Whether you’re a brand new company running your first ever NPS or a big name player who’s been doing this for years, you should always compare your score to direct competitors in your industry. There is enormous variation in scores across different industries and what is a “good” NPS in one will be completely different in another.

Industry benchmarks are often completed annually by a number of different organisations, and the data compiled by Satmetrix below in December 2019 on US net promoter benchmarks really helps to highlight this variation by industry:

nps benchmarks

As we can see, internet service providers are sitting at the bottom of the pile on a paltry -7 (and let’s be honest, who hasn’t had a run in with their internet provider at some point?) while specialty stores are riding high on+52.

So a basic analysis tells any internet service provider who actually manages to make it above zero would be considered good, at least in comparison to their competitors, while any specialty store scoring in the 1 to 10 range would definitely be considered a poor performer by their peers.
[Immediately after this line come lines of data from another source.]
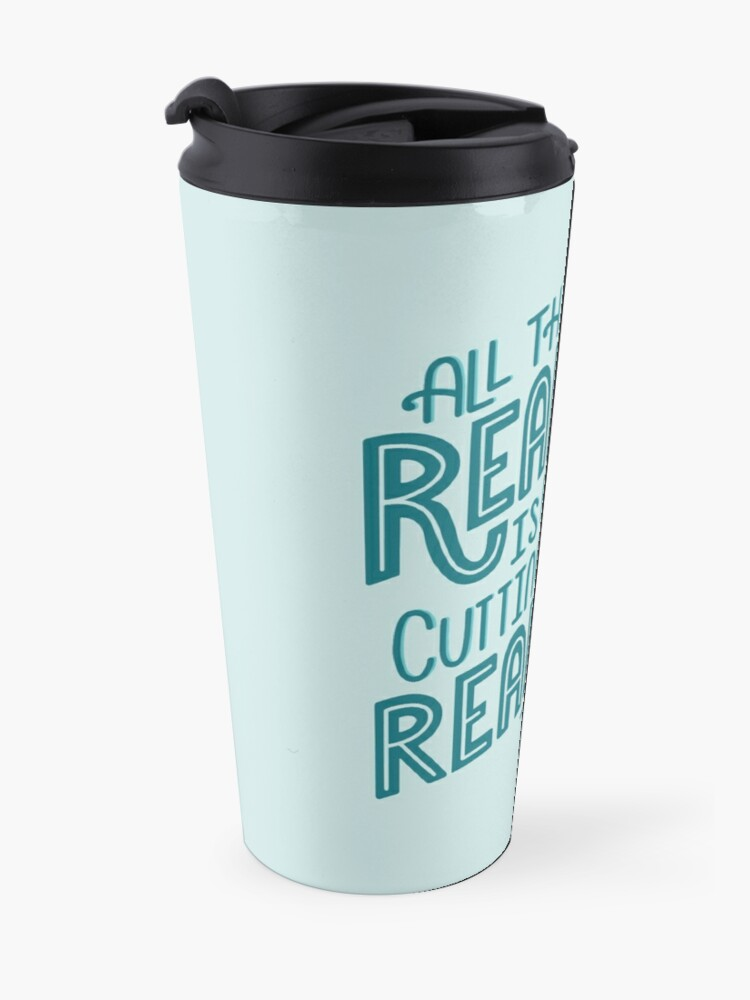 Alternate view of Reality Vs. Reading Book Nerd Quote Lettering Travel Mug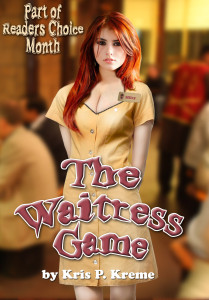 The Waitress Game by Kris P. Kreme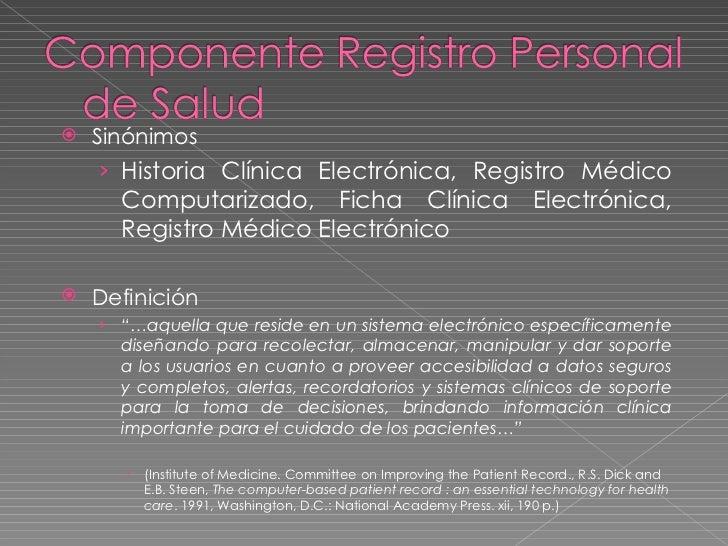<ul><li>Sinónimos </li></ul><ul><ul><li>Historia Clínica Electrónica, Registro Médico Computarizado, Ficha Clínica Electró...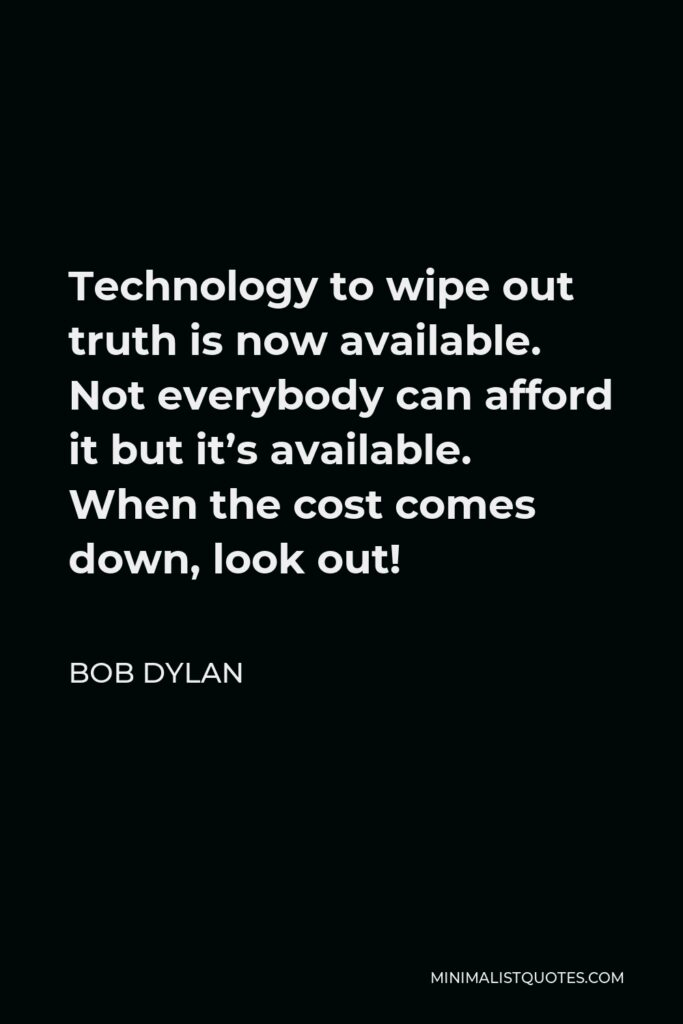 Bob Dylan Quote - Technology to wipe out truth is now available. Not everybody can afford it but it's available. When the cost comes down, look out!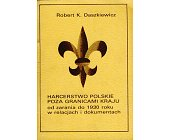Szczegóły książki HARCERSTWO POLSKIE POZA GRANICAMI KRAJU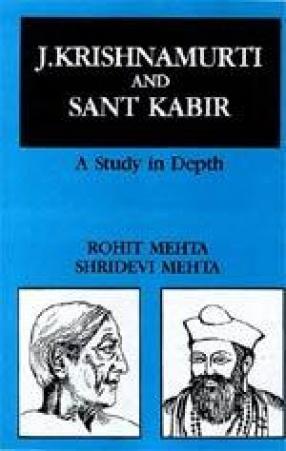 J. Krishnamurti and Sant Kabir: A Study in Depth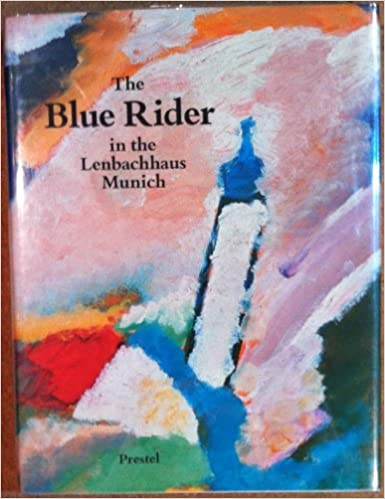 The Blue Rider in the Lenbachhaus, Munich: Masterpieces by Franz Marc, Vassily Kandinsky, Gabriele Munter, Alexei Jawlensky, August Macke, Paul Klee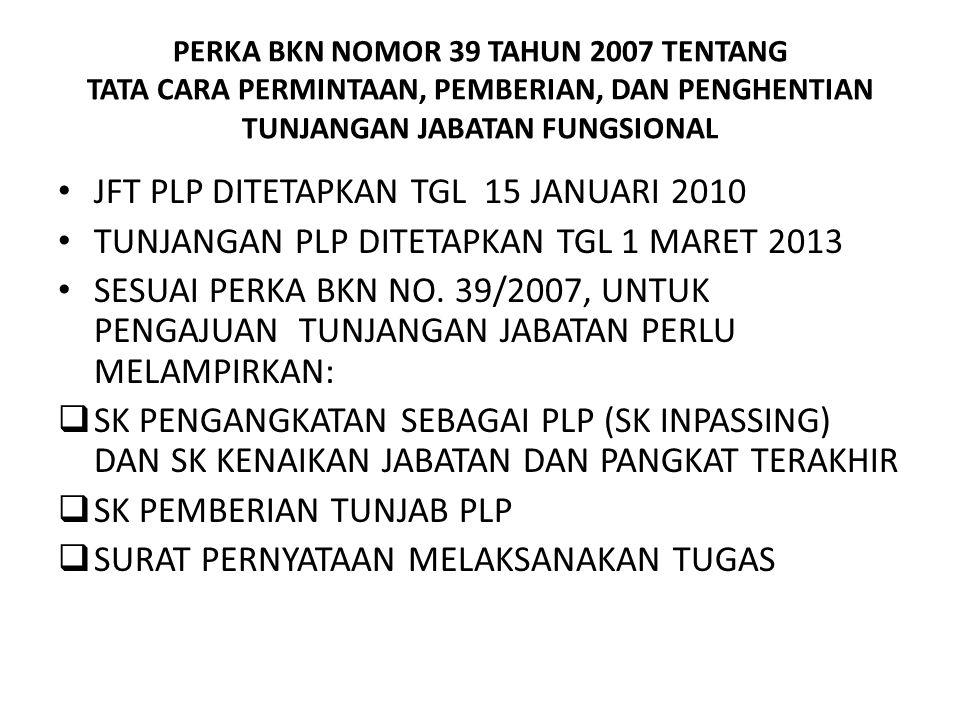 JFT PLP DITETAPKAN TGL 15 JANUARI 2010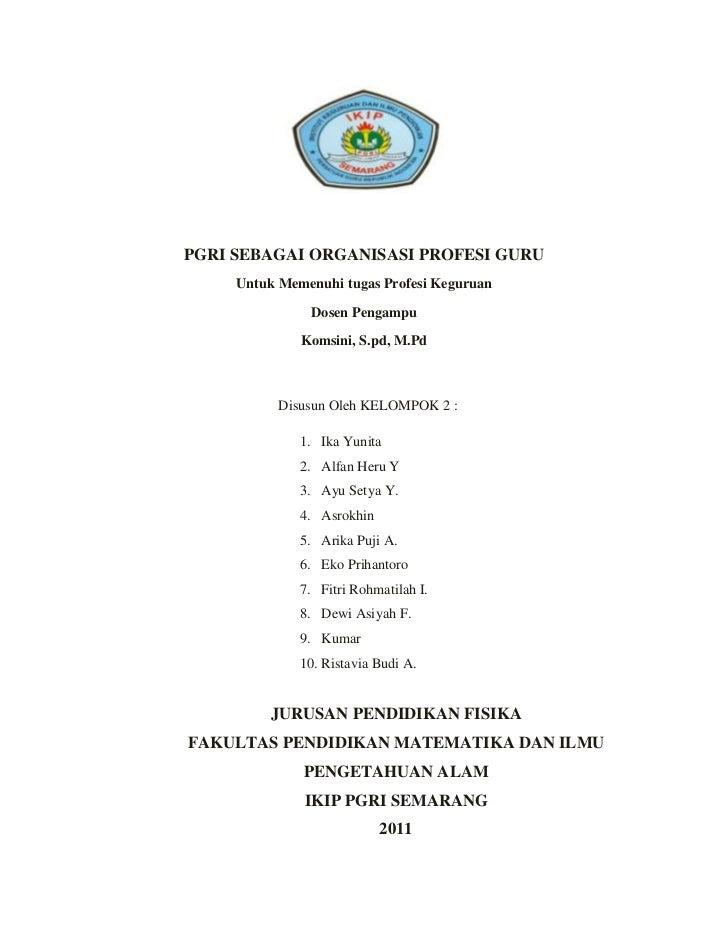 PGRI SEBAGAI ORGANISASI PROFESI GURU     Untuk Memenuhi tugas Profesi Keguruan               Dosen Pengampu              K...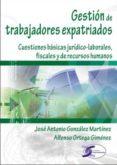 GESTION DE TRABAJADORES EXPATRIADOS: CUESTIONES BASICAS JURIDICO- LABORALES, FISCALES Y DE RECURSOS HUMANOS di ORTEGA GIMENEZ, ALFONSO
So, if you’re running a coffee shop for example, it just wouldn’t make sense at all to compare yourself to the internet provider score or any other industry not related to you. Their “good” isn’t your “good”.

Some common advice you might hear when trying to interpret a “good” NPS is, “Anything above 0 as good, higher than 50 is excellent and more than 70 is world class” But note how only two industries on the list would be considered excellent by this metric, and what a huge disparity there is between industries in the “good” category.

So does this mean that everything is fine? Because most industries are between 0 and 50 they can rest easy and know they have a “good” score? While those few on a negative score are about to flounder and go under due to terrible customer service and a “bad” NPS?

Of course not. If there’s one point we can’t stress enough here is that “good” is relative when it comes to NPS. Always start with the industry comparison where possible. Once you have a starting point then you can analyse things a little deeper as we’ll see next.

Step 2 – Benchmark Yourself Against the Best (and Worst) in Your Specific Industry

Now you’ve got a good starting point with the industry average you can really start to more clearly define what good means for you. Try and find out which of your competitors has the best NPS and set your own benchmark against that. A good NPS for you could be to land within a certain number of points of that score each year.

Let’s stay with that coffee house example we mentioned earlier in point one. Now, two of the biggest coffeehouses in the US are Starbucks and Dunkin’ Donuts. Whose scores currently sit at an excellent 77 for Starbucks and a not so great looking 9 for Dunkin’ Donuts.

This massive disparity even within industries can make it even harder to interpret a good score and what all of this tells us is that a good NPS isn’t an exact science. You’re going to need to apply your own benchmarks based on your subjective interpretation of the data.

If you run your own coffee shop (and using the scores above) you at the very least now know what excellent and bad look like within the industry. Using this you can then come up with your own scores that might look a little something like this:

Terrible -10 and below to +15

Bad +15 to +30

OK +30 to +45

Good +45 to +60

Excellent +60 and above

Again though, we should emphasize that comparison benchmarks are what you make of them. If you just use an industry average you might not be able to zero in on your specific strengths are weakness. Try and compare yourself to as many individual competitors as possible. How are they collecting feedback? Which regions are they operating in? What strengths and weaknesses are affecting their score? Collect as much data as you can before you decide on a good score that works well for you.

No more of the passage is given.